▶ _Instructions to follow_:
Answer these questions about the healthcare essay below.
(a) What three things does the writer say make a society function well?
(b) What does the writer propose extending to all citizens who are not covered by Medicaid?
(c) Whose words, borrowed by Stephen Schwartz in "Godspell," does the writer quote?

Common Good vs. Corporate Greed: the Dilemma of Healthcare in America

Part of the healthcare debate in the U.S. has been the question of whether healthcare in a right or a privilege. This is the wrong question, and is often laden with hot-button issues. The real question is what is good for society? My take on it is that there are three basic things that make a society function well:

1. Access to education
2. Access to transportation
3. Access to healthcare

If these things are in place for the population, then you have an educated workforce ready to do the job, able to get to work and healthy enough to contribute to society. You don’t have to decide if healthcare is a right or a privilege, but it becomes obvious that optimal health for all citizens benefits the whole of society. The same is true for education and transportation. If they are available to all, everyone benefits.

The problem in Washington D.C. is that corporations are spending millions on politicians to keep their own interests secure with little regard for the common good. When Medicare “reform” was enacted to cover prescription medications, the primary beneficiaries were the pharmaceutical companies, not the Medicare recipients. The way healthcare “reform” is shaping up now in congress, it will benefit no one except the insurance companies. Insurance companies and pharmaceutical companies are no more to be trusted than the “fat cat” bankers when it comes to the good of the people.

I am a healthcare worker in favor of healthcare reform that will allow universal access to healthcare. Since we are seeing ever-increasing unemployment and the advent of the global market, it is wrong to place the onus on the individual people, requiring that they buy health insurance (if you are out of a job, requiring you to buy insurance is not going to solve the healthcare problem). It is also wrong to require businesses to furnish insurance when they must compete with international companies who do not have to figure the cost of healthcare into their product.

Therefore, the amalgam of ideas masquerading on the Hill as healthcare reform should be scrapped. It makes much more sense to extend Medicare to all citizens who are not covered by Medicaid. The current legislative proposal seems to favor the insurance companies, just as the financial “bailout” only favored the banks, and Medicare reform favored the pharmaceutical companies.

One is reminded of the words of Ebenezer Elliot (1781-1849) borrowed by Stephen Schwartz in "Godspell":

When wilt Thou save the people?
O God of mercy, when?
Not kings and lords, but nations,
Not thrones and crowns, but men!
Flowers of Thy heart, O God, are they;
Let them not pass, like weeds, away;
Their heritage a sunless day:
O God, save the people!

We could change the phraseology today to ask, when will we begin to care for people (including the working class, the poor, the sick and unemployed) rather than favoring corporations, banks, and politicians (the kings, lords, thrones, and crowns of our day).

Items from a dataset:

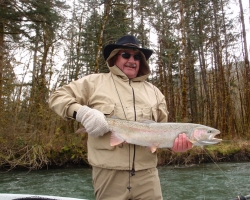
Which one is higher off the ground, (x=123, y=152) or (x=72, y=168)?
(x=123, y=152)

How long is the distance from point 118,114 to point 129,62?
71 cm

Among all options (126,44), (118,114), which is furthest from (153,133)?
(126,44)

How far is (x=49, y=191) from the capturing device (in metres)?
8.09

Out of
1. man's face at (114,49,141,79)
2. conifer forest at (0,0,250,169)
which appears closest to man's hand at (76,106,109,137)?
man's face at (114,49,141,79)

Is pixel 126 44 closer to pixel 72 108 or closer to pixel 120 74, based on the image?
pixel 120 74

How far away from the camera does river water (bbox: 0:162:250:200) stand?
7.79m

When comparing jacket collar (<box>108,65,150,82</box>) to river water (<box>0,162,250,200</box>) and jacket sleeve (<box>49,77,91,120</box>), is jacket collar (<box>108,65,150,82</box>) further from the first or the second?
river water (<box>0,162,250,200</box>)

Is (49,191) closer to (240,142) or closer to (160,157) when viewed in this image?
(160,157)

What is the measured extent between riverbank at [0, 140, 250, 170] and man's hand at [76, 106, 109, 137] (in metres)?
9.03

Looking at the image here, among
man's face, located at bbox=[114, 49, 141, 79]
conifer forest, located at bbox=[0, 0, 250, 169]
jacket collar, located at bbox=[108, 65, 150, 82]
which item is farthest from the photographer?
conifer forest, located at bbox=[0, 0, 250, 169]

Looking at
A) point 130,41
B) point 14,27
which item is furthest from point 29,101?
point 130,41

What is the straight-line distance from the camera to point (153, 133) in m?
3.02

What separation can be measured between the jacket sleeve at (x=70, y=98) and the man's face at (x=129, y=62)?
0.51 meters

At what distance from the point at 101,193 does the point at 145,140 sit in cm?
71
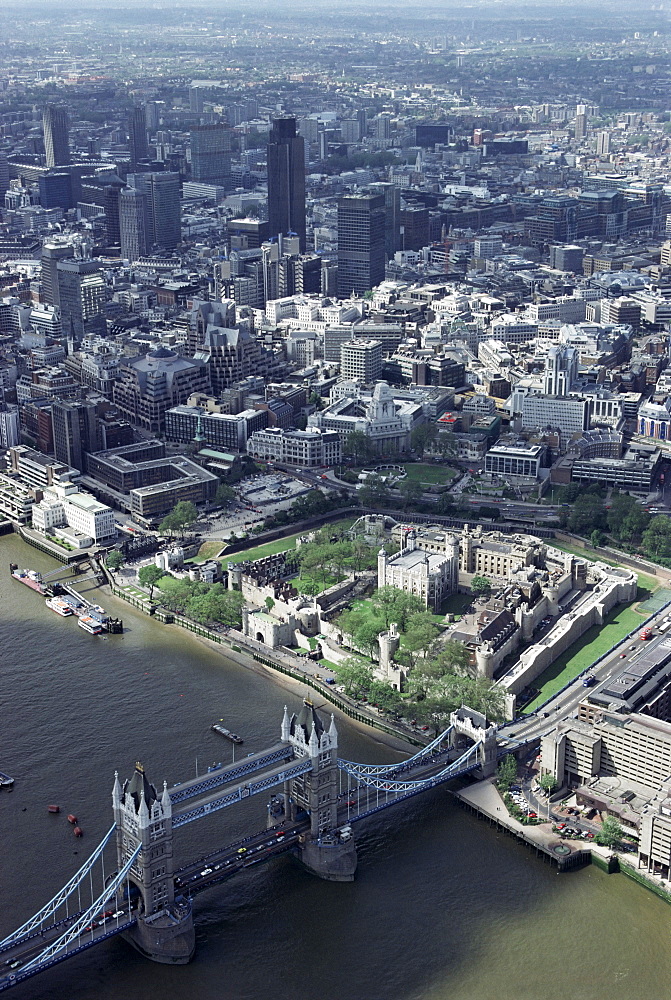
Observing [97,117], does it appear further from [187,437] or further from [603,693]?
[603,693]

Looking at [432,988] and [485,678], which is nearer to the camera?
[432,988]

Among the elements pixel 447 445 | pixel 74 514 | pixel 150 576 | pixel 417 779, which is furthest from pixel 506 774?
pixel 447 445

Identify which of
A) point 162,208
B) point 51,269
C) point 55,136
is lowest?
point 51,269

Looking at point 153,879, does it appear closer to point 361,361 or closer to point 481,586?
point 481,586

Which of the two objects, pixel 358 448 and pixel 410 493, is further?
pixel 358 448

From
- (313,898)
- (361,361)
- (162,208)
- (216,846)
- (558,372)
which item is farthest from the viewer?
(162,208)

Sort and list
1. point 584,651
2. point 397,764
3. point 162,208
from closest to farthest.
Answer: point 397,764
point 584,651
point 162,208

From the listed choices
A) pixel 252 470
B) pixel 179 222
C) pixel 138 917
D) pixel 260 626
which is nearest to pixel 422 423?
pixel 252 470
==
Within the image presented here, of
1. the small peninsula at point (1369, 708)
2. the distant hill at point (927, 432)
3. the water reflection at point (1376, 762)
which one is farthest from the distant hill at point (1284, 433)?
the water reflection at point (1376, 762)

▶ _Answer to this exercise_:
(a) Access to education, access to transportation, and access to healthcare.
(b) Medicare.
(c) Ebenezer Elliot (1781-1849).